Among other matters, he recently led an independent investigation for the American Psychological Association as to whether the APA issued ethical guidelines in collusion with the CIA and the Defense Department in relation to the involvement of psychologists in interrogations at Guantanamo Bay and elsewhere, resulting in an investigative report released publicly by the APA.
David is a graduate of Yale University and the University of Chicago Law School, where he served as Articles Editor of the Law Review. David served as a law clerk for Chief Justice William H. Rehnquist and Judge Dennis G. Jacobs (U.S. Court of Appeals for the Second Circuit).
From 1998 to 2005, David served as an assistant U.S. attorney with the U.S. Attorney’s Office in Chicago. David led investigations and prosecutions involving health care fraud, bank fraud, and other types of fraud, civil rights violations, organized gang conspiracies, and interstate weapons trafficking, among other matters. David served as a Deputy Chief in the U.S. Attorney’s Office beginning in 2002, supervised the office’s newly-created gang unit, served as co-head of the office’s Project Safe Neighborhoods anti-gun violence program, and was a recipient of the Justice Department’s Director’s Award.

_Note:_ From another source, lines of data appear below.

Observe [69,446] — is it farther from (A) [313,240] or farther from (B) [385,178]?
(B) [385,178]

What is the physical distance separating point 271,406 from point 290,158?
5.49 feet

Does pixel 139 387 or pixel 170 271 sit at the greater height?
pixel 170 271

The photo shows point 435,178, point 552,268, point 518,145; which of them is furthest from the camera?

From 2005 to 2009, David served as the Inspector General for the City of Chicago. David transformed the office into a strong, independent anti-corruption agency that for the first time conducted high-level criminal investigations, including large joint investigations with the U.S. Attorney’s Office, the FBI, the Antitrust Section of DOJ, and federal Inspector General offices. In 2009, while Inspector General, David was appointed by Governor Pat Quinn to serve as a commissioner on the Illinois Reform Commission, the independent body created after the arrest of Governor Blagojevich to recommend anti-corruption and ethics reforms for Illinois.
David was a candidate for the United States Senate in 2010, placing second in the Democratic primary by a margin of 39% to 34%. David was endorsed by all the major daily newspapers in Illinois, with the Chicago Tribune calling him “an incorruptible man who tells the truth to power.”

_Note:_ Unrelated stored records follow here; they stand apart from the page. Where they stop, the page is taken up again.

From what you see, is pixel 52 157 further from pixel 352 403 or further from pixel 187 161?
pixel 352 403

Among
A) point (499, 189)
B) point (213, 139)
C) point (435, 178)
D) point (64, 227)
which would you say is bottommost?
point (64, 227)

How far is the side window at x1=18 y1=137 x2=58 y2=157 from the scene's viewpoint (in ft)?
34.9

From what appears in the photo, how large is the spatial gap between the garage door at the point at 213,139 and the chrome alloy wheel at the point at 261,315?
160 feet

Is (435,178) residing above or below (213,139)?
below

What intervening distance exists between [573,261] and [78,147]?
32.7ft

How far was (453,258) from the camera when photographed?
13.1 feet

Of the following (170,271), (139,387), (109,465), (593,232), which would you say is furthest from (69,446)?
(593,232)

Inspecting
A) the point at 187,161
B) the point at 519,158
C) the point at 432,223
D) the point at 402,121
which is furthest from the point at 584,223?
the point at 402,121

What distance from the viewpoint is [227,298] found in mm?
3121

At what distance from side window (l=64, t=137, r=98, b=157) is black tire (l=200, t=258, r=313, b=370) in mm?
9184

For the past six years, David has been a lecturer in law at the University of Chicago Law School, where he teaches public corruption and the law. Among civic and charitable positions, David serves on the Audit Committee of the Board of Directors of the U.S. Legal Services Corporation, co-chairs the Civil Rights Executive Committee of the Anti-Defamation League’s Midwest Chapter, and serves as an Advisory Board Member of the American Constitution Society’s Chicago Lawyer Chapter. David received the John Gardner Public Service Award from Common Cause, the Champion of the Public Interest award from BPI (Business and Professional People for the Public Interest), and was chosen for Crain’s 40 Under 40 in 2006.